Kafka Essentials
Kafka can be used in both messaging and event-driven architectures, but the terminology and concepts fit both scenarios
https://nitinkc.github.io/system%20design/Distributed-messaging/
4 actors of Messaging
Producer –> Sends message –> to an exchange –> Routed to –> Queue –> Delivered to –> a Consumer
Kafka Terminology
-
Producer: A producer is a client that sends messages to the Kafka server
to the specified topic.
- Sends messages to Kafka topics. In an event-driven architecture, a producer might publish events (e.g., “OrderPlaced”), while in a messaging architecture, it might send messages with specific instructions (e.g., “ ProcessOrder”).
- Diff between Event and Message
-
Consumer: Consumers are the recipients who receive messages from the Kafka
server.
- Receives messages from Kafka topics.
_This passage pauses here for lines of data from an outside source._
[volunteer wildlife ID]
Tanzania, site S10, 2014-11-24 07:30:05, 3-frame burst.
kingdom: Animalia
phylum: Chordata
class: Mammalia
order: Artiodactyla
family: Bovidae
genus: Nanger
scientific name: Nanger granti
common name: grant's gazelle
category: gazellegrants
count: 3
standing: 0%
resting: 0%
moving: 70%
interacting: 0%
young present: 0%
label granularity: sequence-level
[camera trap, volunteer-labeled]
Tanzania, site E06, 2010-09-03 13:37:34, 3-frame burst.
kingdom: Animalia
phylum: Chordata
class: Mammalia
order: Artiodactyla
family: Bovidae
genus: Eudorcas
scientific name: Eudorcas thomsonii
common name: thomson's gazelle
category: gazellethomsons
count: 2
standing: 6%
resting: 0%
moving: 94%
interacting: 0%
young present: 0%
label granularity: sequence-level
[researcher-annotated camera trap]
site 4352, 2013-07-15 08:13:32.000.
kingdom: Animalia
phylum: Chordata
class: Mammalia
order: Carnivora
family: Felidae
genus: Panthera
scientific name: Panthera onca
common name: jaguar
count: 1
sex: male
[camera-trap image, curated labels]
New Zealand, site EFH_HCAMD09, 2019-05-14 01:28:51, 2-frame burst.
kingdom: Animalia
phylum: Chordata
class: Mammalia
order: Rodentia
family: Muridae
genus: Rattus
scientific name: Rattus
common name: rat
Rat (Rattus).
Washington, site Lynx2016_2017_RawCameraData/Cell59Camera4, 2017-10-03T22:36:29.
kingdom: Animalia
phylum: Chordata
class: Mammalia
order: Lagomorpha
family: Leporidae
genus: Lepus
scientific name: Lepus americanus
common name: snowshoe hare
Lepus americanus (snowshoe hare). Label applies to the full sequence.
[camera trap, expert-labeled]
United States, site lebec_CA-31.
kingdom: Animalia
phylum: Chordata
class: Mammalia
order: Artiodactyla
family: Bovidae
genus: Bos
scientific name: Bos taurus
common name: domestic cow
Consumers process the data or events they receive. In an event-driven architecture, consumers react to events, while in a messaging system, consumers handle specific instructions or requests.
-
Broker: A Kafka broker is a server that stores and serves messages. Also handles
the distribution of messages across partitions.
- Brokers can create a Kafka cluster by sharing information using Zookeeper.
- A broker receives messages from producers and consumers fetch messages from the broker by topic, partition, and offset.
-
Cluster: Kafka is a distributed system. A Kafka cluster contains multiple
brokers sharing the workload.
- A Kafka cluster is a group of brokers working together to provide fault tolerance and scalability. Both messaging and event-driven systems benefit from Kafka’s distributed nature.
-
Topic: A topic is a category name to which messages are published and from
which consumers can receive messages.
- Topics are categories or channels to which messages are published. Topics can be used for both event streams (e.g., “UserActivity”) and messaging queues (e.g., “OrderRequests”).
-
Partition: Messages published to a topic are spread across a Kafka cluster
into several partitions. Each partition can be associated with a broker to
allow consumers to read from a topic in parallel.
- Topics are divided into partitions to allow parallel processing and scalability. Partitions enable Kafka to handle high-throughput messaging and event streaming.
- Offset: Offset is a pointer to the last message that Kafka has already sent to a consumer. -Each message in a partition has a unique offset. This allows consumers to keep track of which messages they have processed, which is useful for both event processing and message handling.
In an event-driven system, Kafka’s role is to broadcast events to multiple consumers, often with the assumption that consumers might process these events independently.
In a messaging system, Kafka serves more as a traditional queue where messages are consumed and processed, potentially requiring acknowledgments or responses.
Kafka Message Processing
Messages are stores as LOGS & are immutable.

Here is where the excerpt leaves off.